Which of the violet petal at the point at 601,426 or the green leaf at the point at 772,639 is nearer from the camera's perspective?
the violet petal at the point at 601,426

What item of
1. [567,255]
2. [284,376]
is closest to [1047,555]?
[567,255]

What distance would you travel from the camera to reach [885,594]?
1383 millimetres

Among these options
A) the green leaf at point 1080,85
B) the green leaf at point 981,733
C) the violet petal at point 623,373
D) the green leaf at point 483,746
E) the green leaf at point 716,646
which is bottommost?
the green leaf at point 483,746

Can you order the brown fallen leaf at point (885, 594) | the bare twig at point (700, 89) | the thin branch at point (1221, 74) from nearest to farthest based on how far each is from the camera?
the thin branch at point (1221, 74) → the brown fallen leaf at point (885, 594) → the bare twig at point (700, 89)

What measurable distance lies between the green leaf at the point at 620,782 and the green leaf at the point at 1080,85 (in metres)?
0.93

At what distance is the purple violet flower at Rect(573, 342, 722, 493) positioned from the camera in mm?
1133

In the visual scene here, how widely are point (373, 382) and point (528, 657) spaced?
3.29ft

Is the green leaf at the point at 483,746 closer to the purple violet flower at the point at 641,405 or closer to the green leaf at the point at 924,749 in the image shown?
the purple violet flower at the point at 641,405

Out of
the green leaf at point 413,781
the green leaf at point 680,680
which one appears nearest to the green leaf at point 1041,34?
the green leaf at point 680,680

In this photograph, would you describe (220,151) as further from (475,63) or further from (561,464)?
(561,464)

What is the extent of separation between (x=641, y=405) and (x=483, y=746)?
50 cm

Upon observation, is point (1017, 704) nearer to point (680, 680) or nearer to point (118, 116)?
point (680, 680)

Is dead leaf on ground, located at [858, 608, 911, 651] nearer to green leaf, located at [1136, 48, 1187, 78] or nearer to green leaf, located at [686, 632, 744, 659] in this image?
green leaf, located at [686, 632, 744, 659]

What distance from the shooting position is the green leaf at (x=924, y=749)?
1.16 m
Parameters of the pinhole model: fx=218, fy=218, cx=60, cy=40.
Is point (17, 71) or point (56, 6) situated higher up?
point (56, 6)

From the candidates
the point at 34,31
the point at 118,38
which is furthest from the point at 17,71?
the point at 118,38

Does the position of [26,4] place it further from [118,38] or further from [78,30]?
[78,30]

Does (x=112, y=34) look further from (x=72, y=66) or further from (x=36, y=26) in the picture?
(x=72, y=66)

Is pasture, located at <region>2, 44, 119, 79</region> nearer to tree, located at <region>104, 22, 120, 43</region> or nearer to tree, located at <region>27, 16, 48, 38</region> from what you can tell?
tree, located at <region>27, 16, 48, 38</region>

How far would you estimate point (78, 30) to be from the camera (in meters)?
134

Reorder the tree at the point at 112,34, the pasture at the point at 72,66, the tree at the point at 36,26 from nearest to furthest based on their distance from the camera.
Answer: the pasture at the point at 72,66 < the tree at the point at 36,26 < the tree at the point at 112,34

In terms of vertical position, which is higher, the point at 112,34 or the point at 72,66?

================================

- Problem statement
Copy out all of the lines above, character for character.

- Result
Which of the violet petal at the point at 601,426 or the green leaf at the point at 772,639 is nearer from the camera's perspective?
the violet petal at the point at 601,426

What item of
1. [567,255]
2. [284,376]
is closest to [1047,555]?
[567,255]

What distance would you travel from the camera to reach [885,594]?
1383 millimetres

Among these options
A) the green leaf at point 1080,85
B) the green leaf at point 981,733
C) the violet petal at point 623,373
D) the green leaf at point 483,746
E) the green leaf at point 716,646
which is bottommost?
the green leaf at point 483,746

Can you order the brown fallen leaf at point (885, 594) | the bare twig at point (700, 89) | the thin branch at point (1221, 74) from nearest to farthest based on how far each is from the camera?
the thin branch at point (1221, 74) → the brown fallen leaf at point (885, 594) → the bare twig at point (700, 89)

What measurable distance lies between the green leaf at the point at 620,782 and the green leaf at the point at 1080,85 (in metres)?
0.93

At what distance is the purple violet flower at Rect(573, 342, 722, 493) positioned from the camera in mm?
1133

In the visual scene here, how widely are point (373, 382) and point (528, 657) spaced?
3.29ft

Is the green leaf at the point at 483,746 closer to the purple violet flower at the point at 641,405 or closer to the green leaf at the point at 924,749 in the image shown?
the purple violet flower at the point at 641,405

Out of
the green leaf at point 413,781
the green leaf at point 680,680
which one appears nearest to the green leaf at point 1041,34?
the green leaf at point 680,680

In this photograph, would you describe (220,151) as further from (475,63) or further from (561,464)?
(561,464)

What is the extent of separation between (x=641, y=405) and (x=483, y=746)?
50 cm

Upon observation, is point (1017, 704) nearer to point (680, 680) or nearer to point (118, 116)?
point (680, 680)

Is dead leaf on ground, located at [858, 608, 911, 651] nearer to green leaf, located at [1136, 48, 1187, 78] or nearer to green leaf, located at [686, 632, 744, 659] in this image?
green leaf, located at [686, 632, 744, 659]

What distance from the shooting position is the green leaf at (x=924, y=749)?
1.16 m
Parameters of the pinhole model: fx=218, fy=218, cx=60, cy=40.
Is point (17, 71) or point (56, 6) situated higher up?
point (56, 6)

From the candidates
the point at 34,31
the point at 118,38
which is furthest from the point at 17,71?
the point at 118,38

Does the position of [26,4] place it further from [118,38] or further from [78,30]?
[78,30]

Does (x=112, y=34) look further from (x=72, y=66) or further from (x=36, y=26) in the picture?
(x=72, y=66)

Is pasture, located at <region>2, 44, 119, 79</region> nearer to tree, located at <region>104, 22, 120, 43</region> or nearer to tree, located at <region>27, 16, 48, 38</region> from what you can tell?
tree, located at <region>27, 16, 48, 38</region>

How far would you estimate point (78, 30) to be from the camera (in meters)?
134

Reorder the tree at the point at 112,34, the pasture at the point at 72,66, the tree at the point at 36,26 from nearest to furthest based on their distance from the camera.
Answer: the pasture at the point at 72,66 < the tree at the point at 36,26 < the tree at the point at 112,34

In terms of vertical position, which is higher, the point at 112,34 or the point at 72,66?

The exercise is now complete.